The Kellers appealed, and Fran was released on bond in 2013, at age 63. By that time, Michael Mouw, the physician who testified to the evidence of sexual abuse, had recanted, saying he was mistaken. And it's because of that that the Texas CCA finally tossed Fran's conviction. Not because of the complete lack of evidence of baby-eating sharks.

Judge Cheryl Johnson was apparently baffled by her colleagues' reasoning — she wrote in a concurring opinion that the court should go ahead and find Keller innocent. (We'd like to see Johnson's rough draft, which almost certainly had to include the phrase "Are y'all fuckin' nuts?")

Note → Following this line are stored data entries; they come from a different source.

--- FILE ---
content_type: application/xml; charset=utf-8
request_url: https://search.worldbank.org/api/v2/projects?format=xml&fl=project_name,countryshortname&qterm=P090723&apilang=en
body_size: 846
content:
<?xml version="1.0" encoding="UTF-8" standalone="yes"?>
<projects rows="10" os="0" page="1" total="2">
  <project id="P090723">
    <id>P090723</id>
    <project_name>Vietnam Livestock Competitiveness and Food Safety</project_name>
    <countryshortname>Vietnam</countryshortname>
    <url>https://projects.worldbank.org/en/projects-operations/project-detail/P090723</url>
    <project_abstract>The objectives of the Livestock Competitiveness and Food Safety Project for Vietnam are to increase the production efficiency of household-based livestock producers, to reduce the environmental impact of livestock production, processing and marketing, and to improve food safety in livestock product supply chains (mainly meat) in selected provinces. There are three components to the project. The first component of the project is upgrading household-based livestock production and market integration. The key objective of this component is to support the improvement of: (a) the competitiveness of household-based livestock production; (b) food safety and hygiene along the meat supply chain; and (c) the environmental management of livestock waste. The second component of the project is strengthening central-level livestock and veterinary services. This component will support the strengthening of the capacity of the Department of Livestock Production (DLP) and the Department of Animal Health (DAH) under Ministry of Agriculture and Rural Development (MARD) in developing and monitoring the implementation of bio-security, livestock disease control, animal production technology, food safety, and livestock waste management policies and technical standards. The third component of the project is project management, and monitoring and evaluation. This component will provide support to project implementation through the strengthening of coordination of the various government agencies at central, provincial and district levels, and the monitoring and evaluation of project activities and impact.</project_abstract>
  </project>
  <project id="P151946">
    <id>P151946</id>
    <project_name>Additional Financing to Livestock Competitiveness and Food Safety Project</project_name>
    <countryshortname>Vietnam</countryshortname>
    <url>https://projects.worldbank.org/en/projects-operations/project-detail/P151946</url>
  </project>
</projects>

"This was a witch hunt from the beginning," she wrote, before rattling off the list of the three-year-old accuser's stories: "...She asserted that [Keller] had come to her house and had cut her dog's vagina with a chainsaw until it bled, that she was taken to a cemetery, where, after a person dressed like a policeman threw a person in a hole, Daniel Keller shot the person who had been thrown into the hole and cut up the body with a chainsaw while all the children helped...She also alleged that [Keller] served blood-laced Kool-Aid, forced the children to have videotaped sex with adults and other children, sometimes wore white robes and lit candles before hurting the children." 

Our favorite, though, might be the part where the child accused Keller of cutting off the finger of a gorilla at the Zilker Park zoo. Apparently, it was left up to Johnson to point out that there's no zoo in Zilker Park, "nor is there any evidence that a gorilla was ever there." 

Johnson also noted how Noblitt "had parlayed his testimony into a business opportunity, giving lectures and writing a book on the evils of ritual abuse," and how he also sponsored a conference in which speakers "'revealed' the FBI's cover-up of a satanic cult in Nebraska that had White House ties... [and] the existence of more than 500 satanic cults conducting eight sacrificial murders a year in New York City."

Referring to the Mouw, the physician who recanted, Johnson wrote, "It was not just Dr. Mouw who was too quick to believe. If he is to be blamed for the failure to provide applicant with a fair trial, the missteps of other persons and entities need to be examined also. We do not learn from our mistakes unless and until we are required to acknowledge those mistakes." 

We concur with Judge Johnson. That's something so true, even a nine-fingered gorilla could see.